I have a friend we’ll call Sandpaper for the purposes of this story. Not because he’s rough around the edges, but because naming names is how you lose friends.

Sandpaper is a great guy. He’s also convinced that he is biologically incapable of getting high and has somehow never experienced a hangover. He’s in his mid-40s and looks like he should be featured on a bag of Scotts Turf Builder. If South Dakota ever needed a mascot for grilling meat in cargo shorts, they’d put Sandpaper on the payroll immediately.

The morning after a night of drinking, Sandpaper’s stomach hurts. His head hurts. He feels like he’s coming down with a cold. He moves around like an arthritic buffalo. But according to him, it’s definitely not a hangover.

The first time he tried a THC drink, he spent the entire evening announcing, “I don’t feel anything.”

Five minutes later he’d repeat it.

Then again.

And again.

Usually while staring into the distance like a philosopher trying to solve the mysteries of the universe.

Now, I’m not making fun of Sandpaper. Well, maybe a little. But I think he represents a bigger debate happening all over the country: alcohol versus THC.

Many bars in Sioux Falls have started offering THC beverages, while others act like someone suggested serving antifreeze. Across America, the alcohol industry has worked hard to convince people that THC drinks are some sort of societal threat while alcohol remains the gold standard for having a good time.

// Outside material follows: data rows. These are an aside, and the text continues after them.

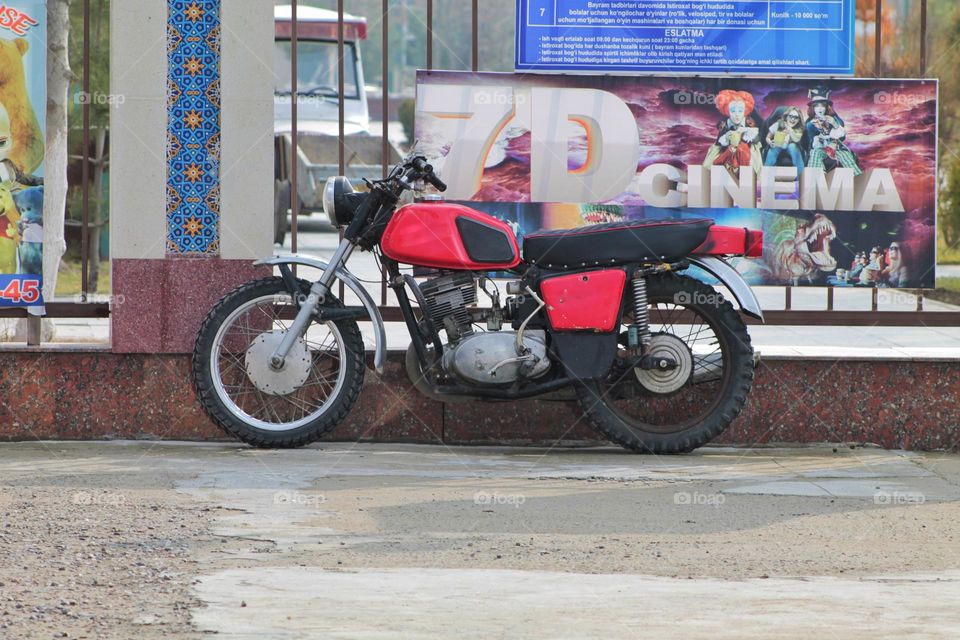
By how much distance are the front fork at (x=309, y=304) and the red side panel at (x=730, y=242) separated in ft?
4.86

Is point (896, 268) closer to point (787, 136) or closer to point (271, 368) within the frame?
point (787, 136)

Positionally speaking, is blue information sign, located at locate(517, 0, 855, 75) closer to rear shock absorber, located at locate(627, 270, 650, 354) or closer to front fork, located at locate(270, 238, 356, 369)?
rear shock absorber, located at locate(627, 270, 650, 354)

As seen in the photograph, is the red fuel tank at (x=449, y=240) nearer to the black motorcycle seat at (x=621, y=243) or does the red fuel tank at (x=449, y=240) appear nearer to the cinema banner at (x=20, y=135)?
the black motorcycle seat at (x=621, y=243)

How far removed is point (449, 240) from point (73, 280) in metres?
9.52

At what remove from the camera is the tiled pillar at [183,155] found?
6785 mm

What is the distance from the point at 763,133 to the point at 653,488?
1.97 meters

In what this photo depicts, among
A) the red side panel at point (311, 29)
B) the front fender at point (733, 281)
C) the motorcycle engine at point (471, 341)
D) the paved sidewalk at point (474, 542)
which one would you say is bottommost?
the paved sidewalk at point (474, 542)

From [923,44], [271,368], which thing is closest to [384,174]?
[271,368]

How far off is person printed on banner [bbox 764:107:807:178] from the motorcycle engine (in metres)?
1.42

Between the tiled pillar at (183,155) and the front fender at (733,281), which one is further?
the tiled pillar at (183,155)

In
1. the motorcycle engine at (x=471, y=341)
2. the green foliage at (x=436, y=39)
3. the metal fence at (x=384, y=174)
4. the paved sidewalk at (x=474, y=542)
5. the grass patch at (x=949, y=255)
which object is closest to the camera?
the paved sidewalk at (x=474, y=542)

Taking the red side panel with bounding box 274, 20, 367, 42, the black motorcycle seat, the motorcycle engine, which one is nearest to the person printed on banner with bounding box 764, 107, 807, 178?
the black motorcycle seat

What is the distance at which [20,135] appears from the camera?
22.2ft

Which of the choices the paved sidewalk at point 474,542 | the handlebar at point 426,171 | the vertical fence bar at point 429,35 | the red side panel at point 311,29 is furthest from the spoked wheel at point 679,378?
the red side panel at point 311,29
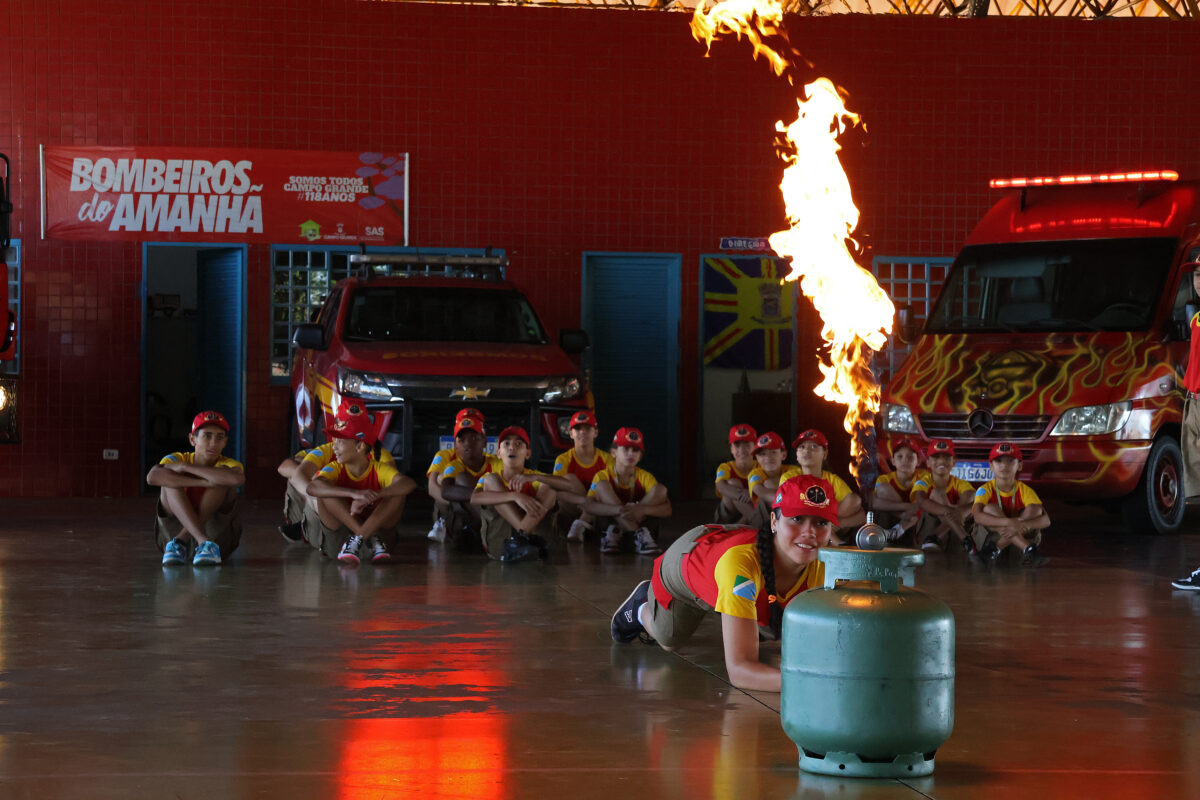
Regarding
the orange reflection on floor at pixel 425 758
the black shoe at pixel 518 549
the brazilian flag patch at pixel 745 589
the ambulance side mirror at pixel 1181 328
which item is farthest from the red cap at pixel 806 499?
the ambulance side mirror at pixel 1181 328

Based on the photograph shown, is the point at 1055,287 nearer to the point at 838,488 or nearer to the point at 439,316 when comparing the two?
the point at 838,488

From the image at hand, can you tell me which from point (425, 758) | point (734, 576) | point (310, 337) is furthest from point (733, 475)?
point (425, 758)

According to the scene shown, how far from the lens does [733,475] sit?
14250 mm

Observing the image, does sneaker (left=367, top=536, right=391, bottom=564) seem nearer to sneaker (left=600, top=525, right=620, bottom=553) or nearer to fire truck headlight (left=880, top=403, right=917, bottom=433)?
sneaker (left=600, top=525, right=620, bottom=553)

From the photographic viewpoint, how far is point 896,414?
15109mm

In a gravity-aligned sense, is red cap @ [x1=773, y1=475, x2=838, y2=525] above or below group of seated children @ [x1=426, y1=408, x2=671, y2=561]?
above

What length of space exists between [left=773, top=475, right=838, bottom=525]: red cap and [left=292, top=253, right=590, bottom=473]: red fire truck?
26.2 feet

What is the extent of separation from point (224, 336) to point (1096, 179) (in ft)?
31.6

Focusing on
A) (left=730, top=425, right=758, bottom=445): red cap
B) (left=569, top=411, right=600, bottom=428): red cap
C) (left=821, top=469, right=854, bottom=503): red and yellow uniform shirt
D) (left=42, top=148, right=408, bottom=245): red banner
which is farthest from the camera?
(left=42, top=148, right=408, bottom=245): red banner

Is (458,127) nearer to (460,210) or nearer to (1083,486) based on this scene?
(460,210)

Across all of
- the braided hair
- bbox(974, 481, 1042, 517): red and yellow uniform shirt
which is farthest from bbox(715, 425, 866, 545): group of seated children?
the braided hair

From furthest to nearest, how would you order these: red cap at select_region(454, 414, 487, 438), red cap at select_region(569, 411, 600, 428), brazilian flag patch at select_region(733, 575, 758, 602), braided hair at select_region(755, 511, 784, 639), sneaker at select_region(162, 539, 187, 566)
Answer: red cap at select_region(569, 411, 600, 428), red cap at select_region(454, 414, 487, 438), sneaker at select_region(162, 539, 187, 566), braided hair at select_region(755, 511, 784, 639), brazilian flag patch at select_region(733, 575, 758, 602)

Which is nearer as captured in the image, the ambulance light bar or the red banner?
the ambulance light bar

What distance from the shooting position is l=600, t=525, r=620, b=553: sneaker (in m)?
13.2
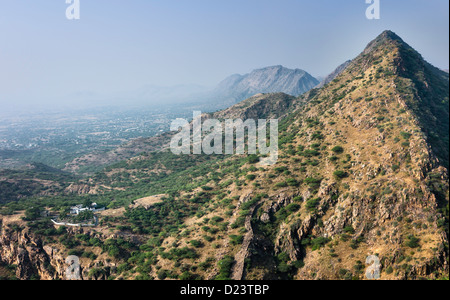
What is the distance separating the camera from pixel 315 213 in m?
29.1

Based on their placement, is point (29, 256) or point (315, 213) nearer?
point (315, 213)

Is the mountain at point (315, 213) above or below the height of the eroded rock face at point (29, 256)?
above

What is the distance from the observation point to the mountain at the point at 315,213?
79.0ft

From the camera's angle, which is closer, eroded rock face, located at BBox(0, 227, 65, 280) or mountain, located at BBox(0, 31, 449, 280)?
mountain, located at BBox(0, 31, 449, 280)

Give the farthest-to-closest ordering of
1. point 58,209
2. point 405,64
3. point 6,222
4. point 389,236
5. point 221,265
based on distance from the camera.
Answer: point 58,209
point 405,64
point 6,222
point 221,265
point 389,236

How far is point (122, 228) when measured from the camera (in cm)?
3778

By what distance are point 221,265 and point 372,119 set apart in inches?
1020

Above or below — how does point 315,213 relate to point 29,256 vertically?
above

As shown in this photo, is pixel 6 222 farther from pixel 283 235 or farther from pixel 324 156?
pixel 324 156

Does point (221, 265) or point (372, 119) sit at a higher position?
point (372, 119)

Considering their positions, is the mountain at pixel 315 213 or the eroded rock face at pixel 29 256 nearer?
the mountain at pixel 315 213

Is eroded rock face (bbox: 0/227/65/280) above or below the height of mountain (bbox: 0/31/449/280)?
below

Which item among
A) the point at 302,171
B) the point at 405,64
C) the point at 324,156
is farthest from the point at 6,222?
the point at 405,64

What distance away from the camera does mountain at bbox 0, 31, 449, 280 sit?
2409 cm
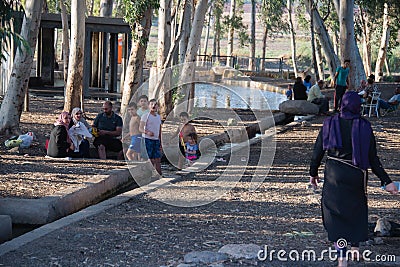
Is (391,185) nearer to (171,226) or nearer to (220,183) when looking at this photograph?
(171,226)

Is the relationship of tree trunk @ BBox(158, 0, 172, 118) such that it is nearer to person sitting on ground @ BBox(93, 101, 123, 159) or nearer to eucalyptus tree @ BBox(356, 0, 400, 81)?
person sitting on ground @ BBox(93, 101, 123, 159)

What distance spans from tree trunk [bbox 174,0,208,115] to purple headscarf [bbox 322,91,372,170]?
1444 cm

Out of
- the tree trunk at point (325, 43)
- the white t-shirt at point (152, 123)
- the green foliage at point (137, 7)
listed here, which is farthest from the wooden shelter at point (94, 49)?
the white t-shirt at point (152, 123)

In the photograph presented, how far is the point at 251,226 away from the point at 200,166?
4940mm

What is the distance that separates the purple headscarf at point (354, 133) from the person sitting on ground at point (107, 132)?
8370 mm

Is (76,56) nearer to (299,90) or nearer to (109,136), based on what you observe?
(109,136)

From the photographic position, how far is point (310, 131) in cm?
2250

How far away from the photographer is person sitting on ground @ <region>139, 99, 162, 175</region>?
13.5 meters

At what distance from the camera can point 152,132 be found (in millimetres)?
13578

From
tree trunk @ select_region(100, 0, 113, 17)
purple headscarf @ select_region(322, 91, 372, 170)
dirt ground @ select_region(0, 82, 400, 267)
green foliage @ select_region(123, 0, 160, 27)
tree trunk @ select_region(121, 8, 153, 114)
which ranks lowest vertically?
dirt ground @ select_region(0, 82, 400, 267)

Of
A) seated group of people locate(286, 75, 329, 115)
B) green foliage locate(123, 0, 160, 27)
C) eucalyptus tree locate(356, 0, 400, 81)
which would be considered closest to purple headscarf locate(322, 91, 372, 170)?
green foliage locate(123, 0, 160, 27)

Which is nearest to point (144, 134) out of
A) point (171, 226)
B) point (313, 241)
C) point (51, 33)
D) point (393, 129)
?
point (171, 226)

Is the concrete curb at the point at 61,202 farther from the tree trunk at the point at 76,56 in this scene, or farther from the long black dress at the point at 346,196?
the tree trunk at the point at 76,56

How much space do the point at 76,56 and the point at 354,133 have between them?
13688 mm
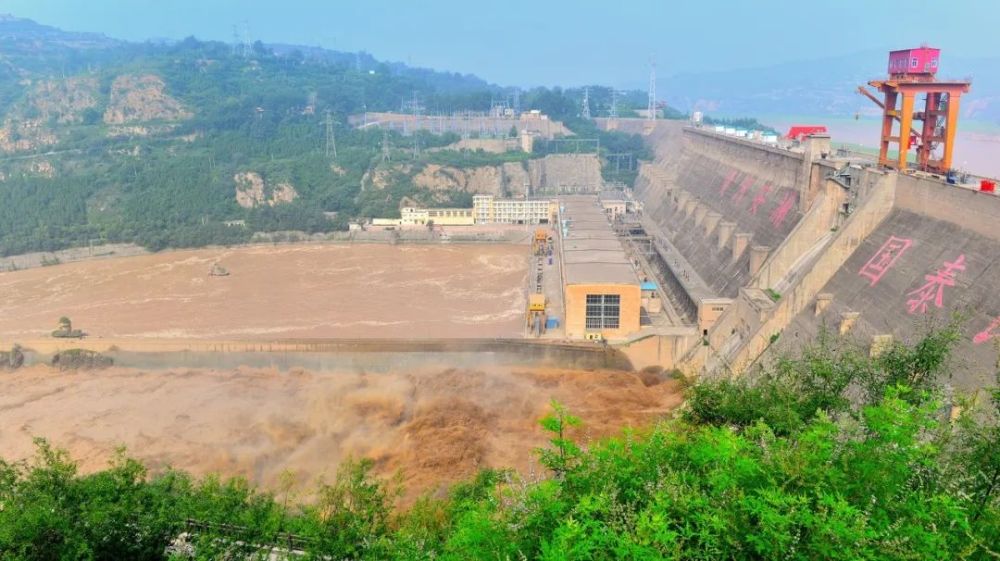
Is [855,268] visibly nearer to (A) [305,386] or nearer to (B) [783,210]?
(B) [783,210]

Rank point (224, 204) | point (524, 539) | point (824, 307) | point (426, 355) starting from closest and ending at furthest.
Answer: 1. point (524, 539)
2. point (824, 307)
3. point (426, 355)
4. point (224, 204)

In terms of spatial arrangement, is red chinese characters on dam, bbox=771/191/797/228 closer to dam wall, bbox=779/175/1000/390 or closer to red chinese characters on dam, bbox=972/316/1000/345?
dam wall, bbox=779/175/1000/390

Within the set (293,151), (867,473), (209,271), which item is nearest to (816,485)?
(867,473)

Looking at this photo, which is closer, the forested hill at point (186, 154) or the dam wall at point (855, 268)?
the dam wall at point (855, 268)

Which is funny, because alcohol has convinced millions of people to text their exes, buy things they can’t afford, and sing karaoke when they absolutely shouldn’t.

Let’s not pretend alcohol’s report card is spotless.

The reality is simple: bars make money on volume. Selling someone six beers is generally better for business than selling one THC drink that keeps them happy for two hours.I understand the math.But as a customer, I’d rather spend $15 on one drink and enjoy my evening than spend $25–30 on a parade of vodka diets and wake up the next morning feeling like I lost a cage match against a stomach virus.

Unlike Sandpaper, I am not immune to hangovers. My hangovers don’t come with exciting stories. They come with stomach aches, regret, and a deep commitment to spending the next day horizontal.

That’s why I think local bars should embrace THC drinks.

Not because everyone should stop drinking alcohol.

Not because THC is some miracle product.

But because adults like options, and having more choices is usually better than having fewer.

Even if Sandpaper insists he can’t feel any of them.